Quel que soit le siccatif
employé, le principal "danger pictural" de l'emploi de ce type de produits est l'accentuation des
différences de temps de siccativation entre les différentes couches.
La couche externe siccative beaucoup
trop vite, rendant beaucoup plus difficile la siccativation des couches moyennes
et profondes. En résultent toutes sortes d'accidents.
Il est donc conseillé d'utiliser nettement
moins d'agents siccatifs dans les couches externes.
Un exemple : l'erreur courante d'utiliser un médium au plomb pour réaliser des
glacis de finition au-dessus d'une peinture moins chargée de siccatif et encore
fraîche en profondeur.
Par ailleurs, l'excès de siccatifs ou la conjugaison d'agents
chimiques différents peut entraîner des altérations des couleurs à moyen
ou long terme.
La
litharge
Le premier agent siccatif pour la peinture à l'huile (quelle que soit
l'huile) a été le monoxyde de plomb jaune (PbO), dit "litharge"
(voir composition et étymologie dans le glossaire),
parfois "litharge d'or", très abusivement car ce produit jaunâtre n'a guère de
ressemblance avec le précieux métal. Cette coloration est sensible dans les
"huiles cuites" et
dans certains siccatifs de Courtrai.
Il s'agit d'une poudre assez lourde à adjoindre à
hauteur de 5% grand maximum du poids de l'huile, en pleine cuisson
si possible (bain-marie ou autre procédé). Le produit obtenu est nommé un peu
abusivement "huile cuite". Voir absolument
Cuisine
des huiles.
L'oxyde de plomb occasionne une siccativation progressive bien tempérée, en profondeur
comme en surface, qui est assez saine pour la peinture à l'huile mais par contre il est incompatible avec les couleurs au soufre qui sont fort
nombreuses (voir Compatibilités
et incompatibilités in Les pigments, les couleurs).
C'est un poison mortel à l'état concentré et
pulvérulent, donc potentiellement très dangereux.
A manier avec beaucoup de précautions, après apprentissage en atelier.
Conserver ce produit hors de portée des enfants et des animaux car le plomb
présente ce que l'on pourrait nommer un inconvénient particulièrement vicieux
: il a bon goût. N'hésitez pas à le stocker dans un
lieu fermant à clef.

### Consigne 1
Relevez tous les renvois que l'extrait sur les siccatifs fait vers d'autres rubriques à consulter.
### Consigne 2
D'après l'extrait sur les siccatifs, quelle quantité maximale de litharge peut-on ajouter à l'huile ?
### Consigne 3
Poursuivez l'extrait sur les siccatifs après sa dernière phrase.
Les données ci-après ont une autre origine que l'extrait.

### Données fournies

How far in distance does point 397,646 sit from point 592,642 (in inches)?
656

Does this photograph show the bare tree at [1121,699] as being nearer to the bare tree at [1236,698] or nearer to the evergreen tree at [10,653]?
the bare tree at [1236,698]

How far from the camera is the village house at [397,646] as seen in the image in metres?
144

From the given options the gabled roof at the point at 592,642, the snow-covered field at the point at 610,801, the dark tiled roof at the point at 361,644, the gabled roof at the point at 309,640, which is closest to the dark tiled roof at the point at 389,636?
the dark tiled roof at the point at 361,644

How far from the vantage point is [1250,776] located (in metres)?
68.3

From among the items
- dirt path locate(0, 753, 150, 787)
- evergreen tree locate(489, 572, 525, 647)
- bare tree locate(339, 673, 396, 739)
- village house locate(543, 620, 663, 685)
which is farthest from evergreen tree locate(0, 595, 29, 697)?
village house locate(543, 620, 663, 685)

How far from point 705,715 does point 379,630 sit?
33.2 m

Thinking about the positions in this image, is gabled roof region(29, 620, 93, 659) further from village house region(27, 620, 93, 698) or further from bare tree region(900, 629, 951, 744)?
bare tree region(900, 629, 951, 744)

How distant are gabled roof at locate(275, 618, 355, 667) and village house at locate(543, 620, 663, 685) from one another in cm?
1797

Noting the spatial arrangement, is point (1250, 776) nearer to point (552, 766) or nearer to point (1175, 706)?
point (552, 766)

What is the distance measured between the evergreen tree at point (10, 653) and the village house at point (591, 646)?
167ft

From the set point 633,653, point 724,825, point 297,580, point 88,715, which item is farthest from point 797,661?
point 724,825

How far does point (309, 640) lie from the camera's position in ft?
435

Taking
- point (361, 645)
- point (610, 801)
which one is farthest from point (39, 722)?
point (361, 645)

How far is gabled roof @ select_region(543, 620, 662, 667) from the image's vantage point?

### Votre réponse 1
- Le glossaire, pour la composition et l'étymologie de la litharge
- Cuisine des huiles
- Compatibilités et incompatibilités, dans Les pigments, les couleurs

### Votre réponse 2
Au grand maximum 5 % du poids de l'huile.

### Votre réponse 3
Ne pas le jeter à la poubelle : il s'agit d'un puissant polluant. De
nombreuses déchetteries municipales
proposent un enlèvement gratuit à domicile.
Les Courtrai
Il existe essentiellement deux variétés principales de siccatifs de
Courtrai : une blanche, à base d'oxyde de plomb, et une brune, associant oxyde
de plomb et oxyde de manganèse.
Selon Xavier de Langlais, "le Courtrai"
(soit la variété originelle) correspond au Courtrai dit aujourd'hui "brun", qui
présente certains petits défauts. Voir ci-dessous.
Plus utilisée de nos jours, la variété dite "Courtrai blanc" est une litharge
(de plomb seulement) traitée, diluée dans l'essence mais quand
même assez toxique pour arborer la tête de mort. Elle apporte quelques
améliorations par rapport au produit original, une litharge
simplement diluée dans l'essence, et plus encore en comparaison avec les "huiles
cuites". Le Courtrai blanc est très peu coloré ; il n'est pas lui-même oléagineux.
Comme les autres variétés, il peut être employé à froid à hauteur de 1 à 5% en
fonction des nécessités et de la siccativité naturelle des pigments employés.
Le siccatif de Courtai, blanc (plomb) ou brun, est - dans les textes surtout - soumis à une réglementation
contraignante. A partir d'une certaine concentration de plomb impliquant
légalement la
présence sur le flacon du pictogramme ci-contre, le distributeur est censé, selon les termes de la
loi, entretenir un livre
d'apothicaire
similaire au carnet à souche du pharmacien. Il en va de même avec tous les
produits présentant une haute teneur en plomb. Certains magasins ont pris la
décision (peut-être assez sage, en fin de compte) de faire une impasse sur ces
substances mortellement toxiques. D'autres sont en parfaite infraction.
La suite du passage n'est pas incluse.